Extract each line of the listing that contains the string "inches".

>>>>

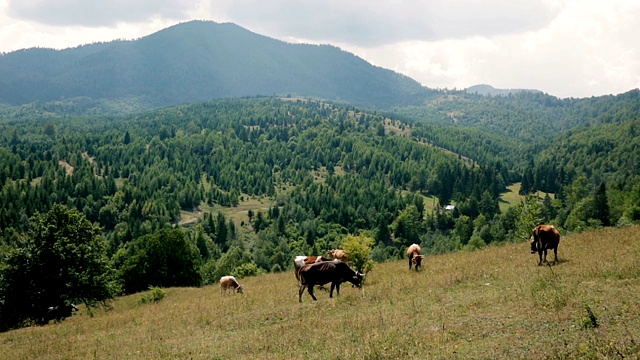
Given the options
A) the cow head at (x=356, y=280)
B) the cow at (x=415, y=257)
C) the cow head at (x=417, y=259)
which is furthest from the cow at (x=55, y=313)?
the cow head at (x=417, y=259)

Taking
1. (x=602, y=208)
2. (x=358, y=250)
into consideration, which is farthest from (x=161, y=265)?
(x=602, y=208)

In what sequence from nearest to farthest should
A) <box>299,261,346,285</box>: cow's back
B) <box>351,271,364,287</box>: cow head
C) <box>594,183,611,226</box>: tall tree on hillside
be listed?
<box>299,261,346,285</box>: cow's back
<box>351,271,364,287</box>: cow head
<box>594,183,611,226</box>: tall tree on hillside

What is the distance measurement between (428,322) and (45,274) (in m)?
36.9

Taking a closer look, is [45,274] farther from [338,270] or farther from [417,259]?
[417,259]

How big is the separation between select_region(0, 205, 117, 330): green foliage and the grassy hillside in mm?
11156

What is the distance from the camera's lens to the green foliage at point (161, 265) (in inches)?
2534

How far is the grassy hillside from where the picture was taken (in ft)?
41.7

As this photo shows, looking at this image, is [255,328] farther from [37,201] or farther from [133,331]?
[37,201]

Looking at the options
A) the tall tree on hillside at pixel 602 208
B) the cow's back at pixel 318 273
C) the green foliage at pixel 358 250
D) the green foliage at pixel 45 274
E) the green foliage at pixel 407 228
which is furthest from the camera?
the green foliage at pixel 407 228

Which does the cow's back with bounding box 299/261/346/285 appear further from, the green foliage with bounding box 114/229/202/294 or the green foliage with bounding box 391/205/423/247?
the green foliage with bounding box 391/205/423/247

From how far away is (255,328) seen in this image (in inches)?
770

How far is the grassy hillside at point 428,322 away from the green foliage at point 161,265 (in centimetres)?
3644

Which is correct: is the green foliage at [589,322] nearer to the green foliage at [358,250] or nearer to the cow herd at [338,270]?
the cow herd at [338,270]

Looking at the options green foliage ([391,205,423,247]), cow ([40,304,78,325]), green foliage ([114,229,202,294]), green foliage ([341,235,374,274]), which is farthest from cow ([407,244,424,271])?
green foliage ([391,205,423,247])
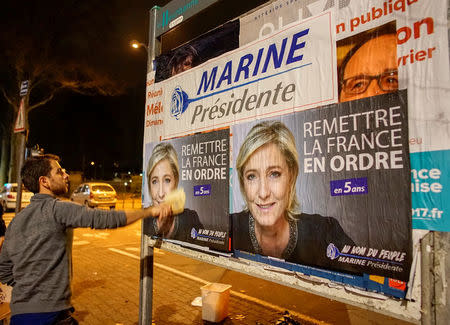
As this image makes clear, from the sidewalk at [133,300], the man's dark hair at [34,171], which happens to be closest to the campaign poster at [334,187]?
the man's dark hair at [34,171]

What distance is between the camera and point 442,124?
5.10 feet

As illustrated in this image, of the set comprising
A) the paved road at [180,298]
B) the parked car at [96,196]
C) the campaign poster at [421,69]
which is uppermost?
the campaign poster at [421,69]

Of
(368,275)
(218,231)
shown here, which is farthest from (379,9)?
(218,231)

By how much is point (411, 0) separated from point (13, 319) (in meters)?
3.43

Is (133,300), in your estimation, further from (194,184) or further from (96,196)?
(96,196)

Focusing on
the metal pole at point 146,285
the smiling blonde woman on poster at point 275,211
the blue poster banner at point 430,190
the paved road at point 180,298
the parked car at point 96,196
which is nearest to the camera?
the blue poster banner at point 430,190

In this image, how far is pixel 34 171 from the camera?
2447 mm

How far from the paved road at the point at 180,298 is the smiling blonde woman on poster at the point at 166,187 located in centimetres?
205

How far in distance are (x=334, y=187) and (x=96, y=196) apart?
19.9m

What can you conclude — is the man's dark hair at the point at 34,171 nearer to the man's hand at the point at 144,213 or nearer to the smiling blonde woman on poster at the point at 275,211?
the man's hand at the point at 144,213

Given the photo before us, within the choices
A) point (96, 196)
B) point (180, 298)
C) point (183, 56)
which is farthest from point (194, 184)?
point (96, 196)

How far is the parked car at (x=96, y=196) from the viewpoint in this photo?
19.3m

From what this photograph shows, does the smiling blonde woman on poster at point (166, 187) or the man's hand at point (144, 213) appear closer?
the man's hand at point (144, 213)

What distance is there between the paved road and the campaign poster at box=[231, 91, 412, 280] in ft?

<<<<

* [Solution to this task]
What is the distance from the camera's lens to the green foliage at point (161, 265) (in inches)?
From how far away is (255,328) seen in this image (in inches)?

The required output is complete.